NASA adds a robotics element to its deep space and deep-sea missions.

What distinguishes deep water from deep space? The answer is, “Not much,” for a robot. Both are difficult and demanding conditions, but more crucially, both are remote from the machine’s operator. To reduce expenses for the marine sectors, a team of roboticists from NASA’s Johnson Space Center in Houston decided to use their skills to create a shape-changing underwater robot.

Nic Radford, creator, chairman, president, and CEO of Houston-based Nauticus Robotics Inc., said: “NASA taught us how to bring together solid software autonomy with a powerful hardware architecture and deploy it in a remote context.” Radford worked with Johnson for 14 years, serving in a variety of capacities, including chief engineer and deputy project manager on the Robonaut 2 humanoid robot. The 80-person team he has assembled at Nauticus now includes more than 20 engineers who worked on that project and other NASA robots.

The operator is far away, has limited communication capabilities, and has little awareness of the robot’s surroundings whether the robot is operating in space or on the seafloor, according to Radford. There is no high-speed data network, even if you install one on the space station and operate it from the ground. The space station is more like dial-up when it comes to communication. The robot must thus perceive and comprehend its surroundings to avoid obstacles and manipulate items with the least amount of operator input.

Because of this, Johnson engineers had to create sophisticated hardware for Robonaut 2, including elastic joints, tendon-powered hands, and miniature load cells, as well as vision systems, force sensors, and infrared sensors to gather information.

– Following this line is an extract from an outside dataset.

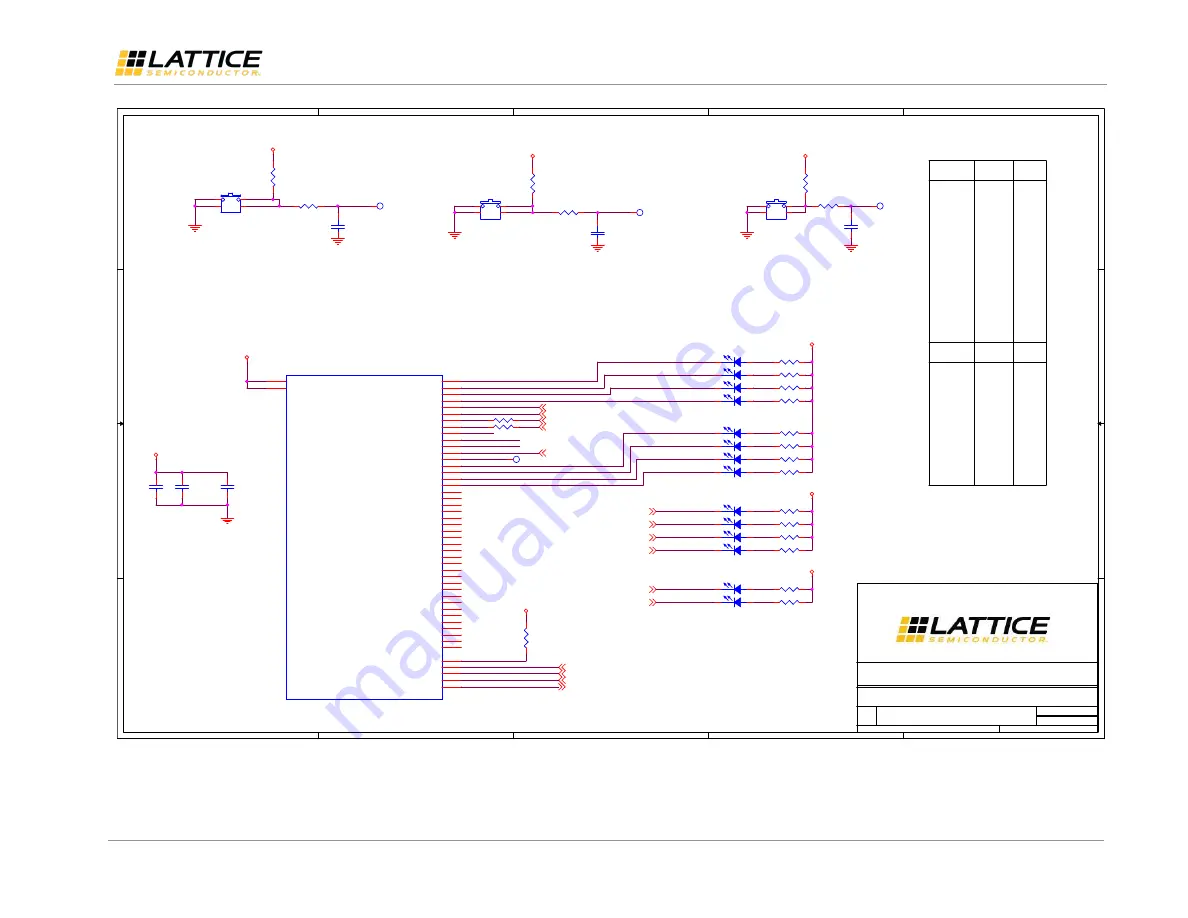 Lattice Semiconductor LIFCL-40-EVN Скачать руководство пользователя страница 37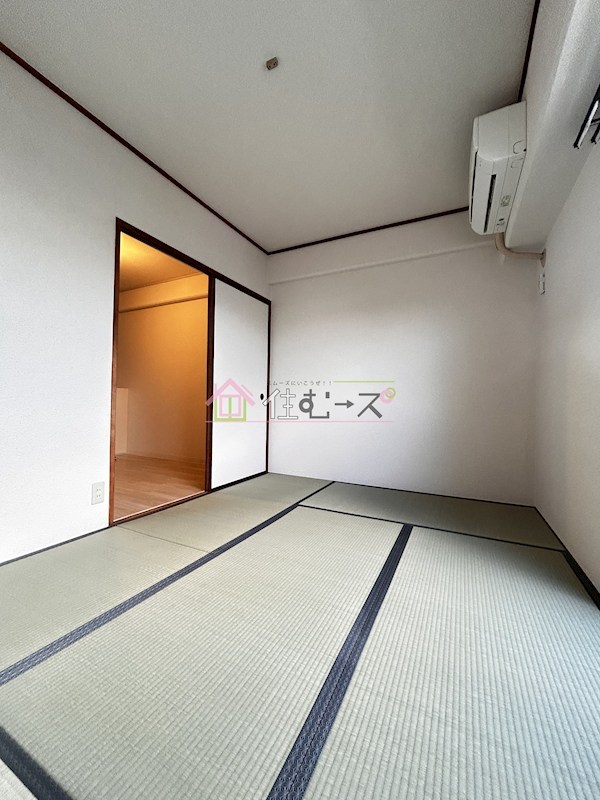 サンピア21 リビング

They also had to create software for image recognition, control algorithms, and ultra-high-speed joint controllers to process and act on that information.

NASA and General Motors’ partnership has allowed Robonaut 2, a robot astronaut assistant aboard the International Space Station, to show off its powers (GM). It served as a test site for all of this cutting-edge robotic technology, though. In advance of the arrival of human astronauts, NASA intends to create robots that can do hazardous tasks in space, launch “precursor missions,” and keep up with infrastructure like the proposed lunar Gateway station when people aren’t available. On the other hand, GM was eager to look into robots that may help workers in the manufacturing sector. Over 50 patents were generated by the initiative, some of which have already been implemented into a robotic glove used in the workplace by GM and other companies.

Eliminating the Cord

Deep-sea robots may link to operators through a cable, allowing for tight control and high-speed data transfer, unlike a robot in space. But according to Radford, this costs roughly $100,000 and generates 70 metric tonnes of greenhouse gas emissions every day to staff and run an enormous support vessel on the surface. By allowing its robots to operate with little oversight from a command center on a faraway coast, Nauticus is cutting that cord.

The company’s emblematic robot, Aquanaut, is bright orange, entirely electric, and roughly the size of a sports car. As it travels to its destination, Aquanaut resembles a propeller-driven torpedo. When that happens, the nose swings upward to reveal a collection of cameras and other sensors that are now facing the front, and its shell snaps open. Two arms extend in a swing, terminating in claw hands that may hold a variety of implements. To test the robot in 2019, the team went back to Johnson and made use of the Neutral Buoyancy Lab’s enormous astronaut training pool. Here, the robot could test out its systems in front of operators and cameras.

A floating factotum

Radford emphasized that a subsea robot is capable of doing a variety of duties and that Aquanaut is made to be adaptable. Offshore oil and gas production is a clear target due to the enormous amount of underwater equipment that requires inspection and maintenance. Wind energy, however, is the ocean’s fastest-growing industry. According to Radford, there are plans to run some 25,000 offshore wind turbines by 2030; each one will require upkeep and inspection.

Aquaculture, or the production of fish, shrimp, and other seafood, is expanding quickly in response to the sharp decline in wild fish populations. According to Radford, the nets and cages in these underwater farms require routine cleaning and inspection.

Port management, maintaining underwater communication lines, offshore mining for rare minerals, and defense uses are further prospective careers. About $2.5 trillion was Radford’s estimate for the marine sector as a whole.

Nauticus intended to create 20 additional Aquanauts over the next three years after producing two at the beginning of 2022. Instead of selling them, the corporation would mostly use them to deliver inexpensive services. Nauticus is developing a vessel dubbed Hydronaut that can be remotely controlled or can travel by itself for activities that call for surface help.

Radford wants the Nauticus moniker to be synonymous with ocean robotics by using space technologies to address marine issues. Space is great because it feels existential; it is far away, and people want to investigate it. However, there are a lot of genuine problems right here in the water, and we need to innovate more in the “blue economy.”

Technology transfer from NASA to the business sector has a lengthy history. To show the wider advantages of America’s commitment to its space program, the agency’s Spinoff magazine showcases NASA technology that has evolved into commercial goods and services. The spinoff is a journal produced by NASA’s Space Technology Mission Directorate’s Technology Transfer program (STMD).